Retype the data exactly, skipping any picture in it.

**STORED DATA**.
****************
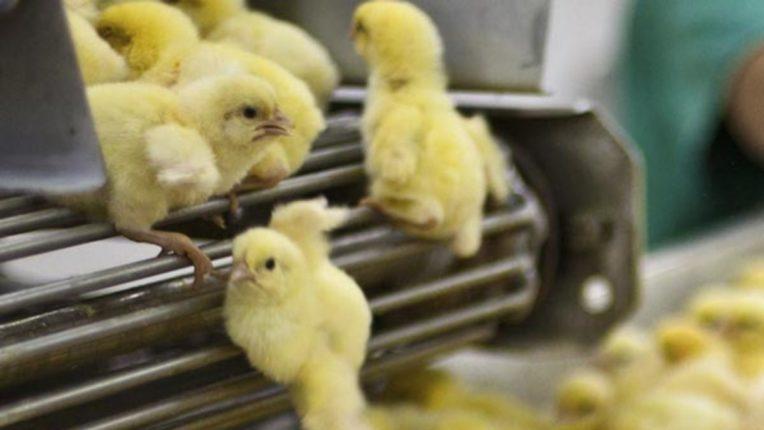 मूर्तिजापूरमध्ये अतिवृष्टीमुळे ९०० कोंबड्यांच्या पिल्लांचा पाण्यात बुडून मृत्यू,शासनाकडून नुकसान भरपाईची मागणी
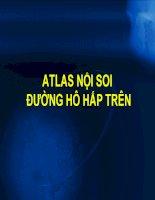 atlas nội soi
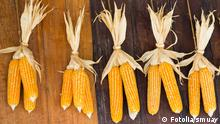 #55036671 - Dry corn© smuay Autor smuayPortfolio ansehen Bildnummer 55036671 Land Thailand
****************
**SOLUTION FOR THIS TASK**.
 मूर्तिजापूरमध्ये अतिवृष्टीमुळे ९०० कोंबड्यांच्या पिल्लांचा पाण्यात बुडून मृत्यू,शासनाकडून नुकसान भरपाईची मागणी
 atlas nội soi
 #55036671 - Dry corn© smuay Autor smuayPortfolio ansehen Bildnummer 55036671 Land Thailand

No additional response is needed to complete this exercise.